---------- DATA SUPPLIED

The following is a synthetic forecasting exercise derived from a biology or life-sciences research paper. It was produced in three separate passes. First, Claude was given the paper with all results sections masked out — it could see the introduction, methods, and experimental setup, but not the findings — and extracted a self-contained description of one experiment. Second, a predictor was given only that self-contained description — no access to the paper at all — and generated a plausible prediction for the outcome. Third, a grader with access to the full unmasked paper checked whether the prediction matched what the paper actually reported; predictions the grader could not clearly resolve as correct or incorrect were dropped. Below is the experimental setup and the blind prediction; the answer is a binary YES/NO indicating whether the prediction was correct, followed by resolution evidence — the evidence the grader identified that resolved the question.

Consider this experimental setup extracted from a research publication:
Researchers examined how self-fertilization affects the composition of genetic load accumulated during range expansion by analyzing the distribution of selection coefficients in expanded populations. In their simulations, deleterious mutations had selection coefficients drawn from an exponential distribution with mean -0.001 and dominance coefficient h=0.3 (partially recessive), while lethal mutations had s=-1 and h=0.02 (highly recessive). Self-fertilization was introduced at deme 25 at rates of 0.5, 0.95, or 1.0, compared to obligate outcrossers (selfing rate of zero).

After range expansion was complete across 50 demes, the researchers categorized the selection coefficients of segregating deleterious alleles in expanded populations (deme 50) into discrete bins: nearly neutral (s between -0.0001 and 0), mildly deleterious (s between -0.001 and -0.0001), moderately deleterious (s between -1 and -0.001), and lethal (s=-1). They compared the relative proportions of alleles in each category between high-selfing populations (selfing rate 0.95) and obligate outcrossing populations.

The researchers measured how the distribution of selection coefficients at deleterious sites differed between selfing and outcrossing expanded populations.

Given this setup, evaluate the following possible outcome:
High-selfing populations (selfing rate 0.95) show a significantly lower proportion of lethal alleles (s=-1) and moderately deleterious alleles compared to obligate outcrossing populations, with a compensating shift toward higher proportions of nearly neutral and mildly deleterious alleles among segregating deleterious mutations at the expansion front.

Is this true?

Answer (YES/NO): YES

--------------------

* _YOUR TASK_: Reproduce every line above. Keep it exact.

* _YOUR SOLUTION_:
The following is a synthetic forecasting exercise derived from a biology or life-sciences research paper. It was produced in three separate passes. First, Claude was given the paper with all results sections masked out — it could see the introduction, methods, and experimental setup, but not the findings — and extracted a self-contained description of one experiment. Second, a predictor was given only that self-contained description — no access to the paper at all — and generated a plausible prediction for the outcome. Third, a grader with access to the full unmasked paper checked whether the prediction matched what the paper actually reported; predictions the grader could not clearly resolve as correct or incorrect were dropped. Below is the experimental setup and the blind prediction; the answer is a binary YES/NO indicating whether the prediction was correct, followed by resolution evidence — the evidence the grader identified that resolved the question.

Consider this experimental setup extracted from a research publication:
Researchers examined how self-fertilization affects the composition of genetic load accumulated during range expansion by analyzing the distribution of selection coefficients in expanded populations. In their simulations, deleterious mutations had selection coefficients drawn from an exponential distribution with mean -0.001 and dominance coefficient h=0.3 (partially recessive), while lethal mutations had s=-1 and h=0.02 (highly recessive). Self-fertilization was introduced at deme 25 at rates of 0.5, 0.95, or 1.0, compared to obligate outcrossers (selfing rate of zero).

After range expansion was complete across 50 demes, the researchers categorized the selection coefficients of segregating deleterious alleles in expanded populations (deme 50) into discrete bins: nearly neutral (s between -0.0001 and 0), mildly deleterious (s between -0.001 and -0.0001), moderately deleterious (s between -1 and -0.001), and lethal (s=-1). They compared the relative proportions of alleles in each category between high-selfing populations (selfing rate 0.95) and obligate outcrossing populations.

The researchers measured how the distribution of selection coefficients at deleterious sites differed between selfing and outcrossing expanded populations.

Given this setup, evaluate the following possible outcome:
High-selfing populations (selfing rate 0.95) show a significantly lower proportion of lethal alleles (s=-1) and moderately deleterious alleles compared to obligate outcrossing populations, with a compensating shift toward higher proportions of nearly neutral and mildly deleterious alleles among segregating deleterious mutations at the expansion front.

Is this true?

Answer (YES/NO): YES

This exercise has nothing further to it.